Checking numbers of observations used in analysis
Load packages
library(magrittr)
library(survival)
Linear models
cdata <- foreign::read.dta("http://www.ats.ucla.edu/stat/data/crime.dta")
ols <- lm(crime ~ poverty + single, data = cdata)
## The residual degrees of freedom + n of parameters is the n of obs
## 48 + 3 = 51
summary(ols)
##
## Call:
## lm(formula = crime ~ poverty + single, data = cdata)
##
## Residuals:
## Min 1Q Median 3Q Max
## -811.14 -114.27 -22.44 121.86 689.82
##
## Coefficients:
## Estimate Std.
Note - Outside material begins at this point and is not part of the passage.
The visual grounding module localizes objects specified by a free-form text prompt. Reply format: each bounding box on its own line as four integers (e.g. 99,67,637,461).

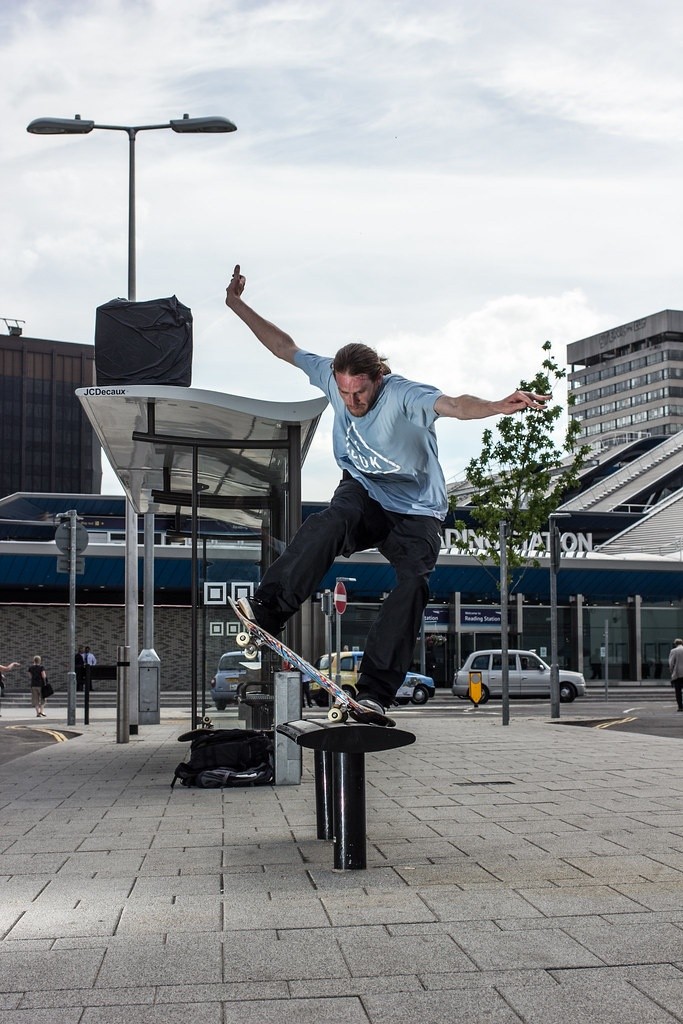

Error t value Pr(>|t|)
## (Intercept) -1368.189 187.205 -7.308 2.48e-09 ***
## poverty 6.787 8.989 0.755 0.454
## single 166.373 19.423 8.566 3.12e-11 ***
## ---
## Signif. codes: 0 '***' 0.001 '**' 0.01 '*' 0.05 '.' 0.1 ' ' 1
##
## Residual standard error: 243.6 on 48 degrees of freedom
## Multiple R-squared: 0.7072, Adjusted R-squared: 0.695
## F-statistic: 57.96 on 2 and 48 DF, p-value: 1.578e-13
## Or you can check the row count of the design matrix.
nrow(model.matrix(ols))
## [1] 51
## Or you can check the fitted predicted value length
length(ols$fitted)
## [1] 51
## Or you can fit on-the-fly and check length
length(predict(ols))
## [1] 51
Generalized linear models
## Logistic regression
mydata <- read.csv("http://www.ats.ucla.edu/stat/data/binary.csv")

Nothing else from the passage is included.